Following on from my previous post on PXE booting Debian Installer with network-console (SSH access), I wanted to take this a stage further an fully automate deployments but in a very targeted way. My idea is that some hosts (e.g. Proxmox nodes) should reinstall and, ultimately, re-add themselves to the cluster automatically where as others should continue to just boot into the interactive Debian installer by default. Fortunately this is very easy to achieve with iPXE.

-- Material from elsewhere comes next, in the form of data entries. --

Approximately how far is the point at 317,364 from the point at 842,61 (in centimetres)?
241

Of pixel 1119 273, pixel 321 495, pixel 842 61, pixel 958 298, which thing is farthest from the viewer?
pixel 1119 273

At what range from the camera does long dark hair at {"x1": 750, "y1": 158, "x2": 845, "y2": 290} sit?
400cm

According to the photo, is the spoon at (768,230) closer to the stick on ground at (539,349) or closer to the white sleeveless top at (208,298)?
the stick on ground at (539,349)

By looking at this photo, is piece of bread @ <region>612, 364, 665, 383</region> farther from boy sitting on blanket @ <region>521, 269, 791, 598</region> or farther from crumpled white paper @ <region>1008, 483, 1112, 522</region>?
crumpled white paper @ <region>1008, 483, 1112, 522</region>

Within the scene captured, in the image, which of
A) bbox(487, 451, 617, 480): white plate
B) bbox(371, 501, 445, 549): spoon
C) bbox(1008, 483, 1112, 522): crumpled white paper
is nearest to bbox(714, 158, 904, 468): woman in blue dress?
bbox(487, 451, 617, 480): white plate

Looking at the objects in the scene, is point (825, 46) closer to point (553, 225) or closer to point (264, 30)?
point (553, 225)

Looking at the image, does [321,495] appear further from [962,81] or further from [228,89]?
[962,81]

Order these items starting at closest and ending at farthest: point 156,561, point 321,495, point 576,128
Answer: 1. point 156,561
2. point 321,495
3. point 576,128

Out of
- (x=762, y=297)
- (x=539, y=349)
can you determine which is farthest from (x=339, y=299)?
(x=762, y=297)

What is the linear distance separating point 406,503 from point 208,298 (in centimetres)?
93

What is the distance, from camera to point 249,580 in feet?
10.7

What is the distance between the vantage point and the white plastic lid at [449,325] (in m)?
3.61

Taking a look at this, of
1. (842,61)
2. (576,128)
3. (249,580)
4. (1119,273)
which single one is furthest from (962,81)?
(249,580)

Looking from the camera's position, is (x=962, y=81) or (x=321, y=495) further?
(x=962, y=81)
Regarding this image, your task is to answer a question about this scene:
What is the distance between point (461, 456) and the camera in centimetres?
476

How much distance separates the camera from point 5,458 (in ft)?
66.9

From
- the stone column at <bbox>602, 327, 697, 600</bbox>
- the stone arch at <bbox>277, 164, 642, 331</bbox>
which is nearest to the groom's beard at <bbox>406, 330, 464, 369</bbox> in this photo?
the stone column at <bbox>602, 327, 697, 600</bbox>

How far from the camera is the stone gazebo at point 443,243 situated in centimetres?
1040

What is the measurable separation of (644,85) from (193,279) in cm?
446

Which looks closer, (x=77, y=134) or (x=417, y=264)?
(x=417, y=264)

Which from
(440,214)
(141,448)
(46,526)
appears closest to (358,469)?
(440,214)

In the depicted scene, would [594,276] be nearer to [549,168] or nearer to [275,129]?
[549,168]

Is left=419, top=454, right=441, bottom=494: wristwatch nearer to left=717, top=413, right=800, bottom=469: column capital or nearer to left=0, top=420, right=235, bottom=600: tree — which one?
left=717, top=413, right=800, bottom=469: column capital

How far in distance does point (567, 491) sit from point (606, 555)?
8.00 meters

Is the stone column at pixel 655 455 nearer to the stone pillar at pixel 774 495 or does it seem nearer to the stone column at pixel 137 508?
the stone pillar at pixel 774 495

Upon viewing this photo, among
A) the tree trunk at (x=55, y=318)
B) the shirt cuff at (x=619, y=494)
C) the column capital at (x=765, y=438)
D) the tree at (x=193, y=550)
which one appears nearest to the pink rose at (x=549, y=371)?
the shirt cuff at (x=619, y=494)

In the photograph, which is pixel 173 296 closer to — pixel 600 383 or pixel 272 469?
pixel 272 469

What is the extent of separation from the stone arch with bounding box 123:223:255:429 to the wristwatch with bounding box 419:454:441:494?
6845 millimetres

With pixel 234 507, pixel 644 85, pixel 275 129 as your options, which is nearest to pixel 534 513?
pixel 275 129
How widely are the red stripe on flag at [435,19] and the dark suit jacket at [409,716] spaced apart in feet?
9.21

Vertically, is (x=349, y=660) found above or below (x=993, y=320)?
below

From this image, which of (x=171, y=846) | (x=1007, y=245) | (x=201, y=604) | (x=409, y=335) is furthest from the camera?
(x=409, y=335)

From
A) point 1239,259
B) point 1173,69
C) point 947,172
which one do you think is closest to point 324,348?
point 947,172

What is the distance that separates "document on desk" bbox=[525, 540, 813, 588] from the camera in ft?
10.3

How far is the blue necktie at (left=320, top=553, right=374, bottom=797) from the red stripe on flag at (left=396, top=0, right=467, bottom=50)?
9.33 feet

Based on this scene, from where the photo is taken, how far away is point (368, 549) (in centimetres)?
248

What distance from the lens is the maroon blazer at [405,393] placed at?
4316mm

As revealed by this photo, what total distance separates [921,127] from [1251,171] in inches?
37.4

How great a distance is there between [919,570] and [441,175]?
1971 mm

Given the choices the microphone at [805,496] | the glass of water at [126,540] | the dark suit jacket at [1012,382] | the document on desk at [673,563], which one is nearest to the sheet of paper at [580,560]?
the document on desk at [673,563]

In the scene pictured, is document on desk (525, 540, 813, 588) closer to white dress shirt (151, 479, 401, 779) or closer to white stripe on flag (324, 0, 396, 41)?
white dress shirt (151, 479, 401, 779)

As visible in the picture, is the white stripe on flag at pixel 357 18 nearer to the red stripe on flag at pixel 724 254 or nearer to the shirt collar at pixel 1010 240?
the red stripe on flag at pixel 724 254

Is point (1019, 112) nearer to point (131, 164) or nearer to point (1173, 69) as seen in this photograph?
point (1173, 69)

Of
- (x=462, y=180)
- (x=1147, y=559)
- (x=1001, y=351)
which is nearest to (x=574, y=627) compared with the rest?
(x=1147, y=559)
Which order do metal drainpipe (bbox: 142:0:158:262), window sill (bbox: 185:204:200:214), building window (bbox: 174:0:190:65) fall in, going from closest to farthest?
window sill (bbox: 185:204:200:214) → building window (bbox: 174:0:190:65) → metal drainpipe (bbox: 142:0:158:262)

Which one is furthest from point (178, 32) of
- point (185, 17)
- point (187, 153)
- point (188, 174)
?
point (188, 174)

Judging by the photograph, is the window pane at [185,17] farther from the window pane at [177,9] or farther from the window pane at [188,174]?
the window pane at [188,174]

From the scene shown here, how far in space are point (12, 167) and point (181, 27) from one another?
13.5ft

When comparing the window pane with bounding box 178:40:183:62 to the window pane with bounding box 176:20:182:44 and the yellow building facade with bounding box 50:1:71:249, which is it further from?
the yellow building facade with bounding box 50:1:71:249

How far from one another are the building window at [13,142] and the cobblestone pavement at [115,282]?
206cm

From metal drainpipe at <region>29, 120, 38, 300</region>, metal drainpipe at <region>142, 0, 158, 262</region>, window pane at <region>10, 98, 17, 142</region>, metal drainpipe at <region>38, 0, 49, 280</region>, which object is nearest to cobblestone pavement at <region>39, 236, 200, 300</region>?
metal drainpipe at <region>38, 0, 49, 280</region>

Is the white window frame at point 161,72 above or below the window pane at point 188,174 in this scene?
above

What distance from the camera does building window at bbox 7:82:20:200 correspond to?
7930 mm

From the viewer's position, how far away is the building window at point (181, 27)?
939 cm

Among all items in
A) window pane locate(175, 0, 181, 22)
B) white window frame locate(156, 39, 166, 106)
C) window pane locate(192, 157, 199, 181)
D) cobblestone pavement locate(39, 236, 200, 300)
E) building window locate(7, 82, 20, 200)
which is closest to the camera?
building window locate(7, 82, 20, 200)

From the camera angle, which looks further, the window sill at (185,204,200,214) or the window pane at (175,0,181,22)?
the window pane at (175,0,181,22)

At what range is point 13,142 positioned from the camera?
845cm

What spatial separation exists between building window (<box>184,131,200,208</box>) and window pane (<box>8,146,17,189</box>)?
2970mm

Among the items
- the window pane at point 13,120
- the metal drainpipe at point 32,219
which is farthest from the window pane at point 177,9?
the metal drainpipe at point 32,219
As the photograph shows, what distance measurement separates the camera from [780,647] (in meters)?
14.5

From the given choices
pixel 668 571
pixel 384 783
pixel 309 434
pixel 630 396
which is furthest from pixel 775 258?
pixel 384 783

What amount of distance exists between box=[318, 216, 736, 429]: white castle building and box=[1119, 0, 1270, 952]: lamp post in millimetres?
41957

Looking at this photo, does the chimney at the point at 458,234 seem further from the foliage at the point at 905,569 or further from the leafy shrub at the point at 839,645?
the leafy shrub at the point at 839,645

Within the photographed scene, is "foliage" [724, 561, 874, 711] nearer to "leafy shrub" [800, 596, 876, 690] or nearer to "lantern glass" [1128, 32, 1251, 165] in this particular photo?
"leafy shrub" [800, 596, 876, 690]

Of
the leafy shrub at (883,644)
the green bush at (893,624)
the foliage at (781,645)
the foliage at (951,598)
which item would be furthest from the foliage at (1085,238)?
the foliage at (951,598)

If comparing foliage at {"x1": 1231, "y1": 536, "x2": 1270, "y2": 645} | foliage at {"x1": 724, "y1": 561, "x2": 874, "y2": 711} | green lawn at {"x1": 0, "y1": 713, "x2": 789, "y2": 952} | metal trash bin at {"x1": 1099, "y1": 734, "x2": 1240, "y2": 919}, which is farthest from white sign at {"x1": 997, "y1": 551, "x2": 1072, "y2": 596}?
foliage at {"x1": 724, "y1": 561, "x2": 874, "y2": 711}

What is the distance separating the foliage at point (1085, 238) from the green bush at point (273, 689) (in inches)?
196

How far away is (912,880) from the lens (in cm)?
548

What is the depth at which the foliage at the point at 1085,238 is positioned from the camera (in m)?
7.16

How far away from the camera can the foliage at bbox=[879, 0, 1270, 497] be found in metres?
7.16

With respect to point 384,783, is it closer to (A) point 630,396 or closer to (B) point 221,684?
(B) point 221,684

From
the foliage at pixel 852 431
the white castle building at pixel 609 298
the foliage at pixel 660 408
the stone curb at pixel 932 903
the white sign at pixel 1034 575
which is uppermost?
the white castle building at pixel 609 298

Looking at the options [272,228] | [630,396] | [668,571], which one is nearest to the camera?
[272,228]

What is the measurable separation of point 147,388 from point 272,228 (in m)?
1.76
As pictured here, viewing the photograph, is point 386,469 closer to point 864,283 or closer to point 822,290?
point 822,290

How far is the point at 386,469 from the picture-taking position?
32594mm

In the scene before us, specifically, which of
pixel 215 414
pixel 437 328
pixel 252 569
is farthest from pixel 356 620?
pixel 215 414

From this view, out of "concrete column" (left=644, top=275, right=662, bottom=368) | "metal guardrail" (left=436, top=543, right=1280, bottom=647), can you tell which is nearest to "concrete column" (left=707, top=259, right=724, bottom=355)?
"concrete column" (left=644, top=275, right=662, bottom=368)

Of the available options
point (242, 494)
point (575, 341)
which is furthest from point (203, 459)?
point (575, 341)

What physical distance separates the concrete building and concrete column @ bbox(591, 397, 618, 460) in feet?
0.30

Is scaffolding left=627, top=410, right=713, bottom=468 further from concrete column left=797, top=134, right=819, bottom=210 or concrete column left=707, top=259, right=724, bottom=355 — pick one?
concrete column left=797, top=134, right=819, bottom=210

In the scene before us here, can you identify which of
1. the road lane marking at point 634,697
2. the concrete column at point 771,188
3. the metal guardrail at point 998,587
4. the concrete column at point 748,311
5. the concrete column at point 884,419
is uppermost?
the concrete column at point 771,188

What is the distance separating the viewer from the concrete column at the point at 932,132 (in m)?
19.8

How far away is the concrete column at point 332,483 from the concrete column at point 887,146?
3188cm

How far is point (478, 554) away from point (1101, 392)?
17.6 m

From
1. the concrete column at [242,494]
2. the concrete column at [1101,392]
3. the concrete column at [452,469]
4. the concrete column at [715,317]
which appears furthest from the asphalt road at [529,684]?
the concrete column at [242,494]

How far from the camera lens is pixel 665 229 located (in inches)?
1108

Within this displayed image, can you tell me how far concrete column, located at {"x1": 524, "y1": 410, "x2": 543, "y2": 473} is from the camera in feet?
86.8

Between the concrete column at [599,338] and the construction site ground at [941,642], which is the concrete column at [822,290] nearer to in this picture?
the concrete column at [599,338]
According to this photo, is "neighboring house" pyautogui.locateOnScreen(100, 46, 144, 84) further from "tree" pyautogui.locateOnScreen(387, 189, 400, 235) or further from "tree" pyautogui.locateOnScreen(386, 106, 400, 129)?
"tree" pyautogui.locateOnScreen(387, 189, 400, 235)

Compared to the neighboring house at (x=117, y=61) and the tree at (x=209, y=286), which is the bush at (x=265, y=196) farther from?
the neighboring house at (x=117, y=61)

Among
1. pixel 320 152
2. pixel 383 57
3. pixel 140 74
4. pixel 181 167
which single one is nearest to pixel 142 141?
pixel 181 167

iPXE provides a decent amount of information about the local system as “settings”, which can be used as variables inside its “script” (configuration) file. Combined with iPXE’s || logic operator, to provide an alternative command if one fails, we can implement ‘try this file, if it does not exist try that file and finally, if nothing else exists, do this’ in an iPXE script. The list of settings and values for the current host can be seen by running config from the iPXE shell (useful for developing scripts).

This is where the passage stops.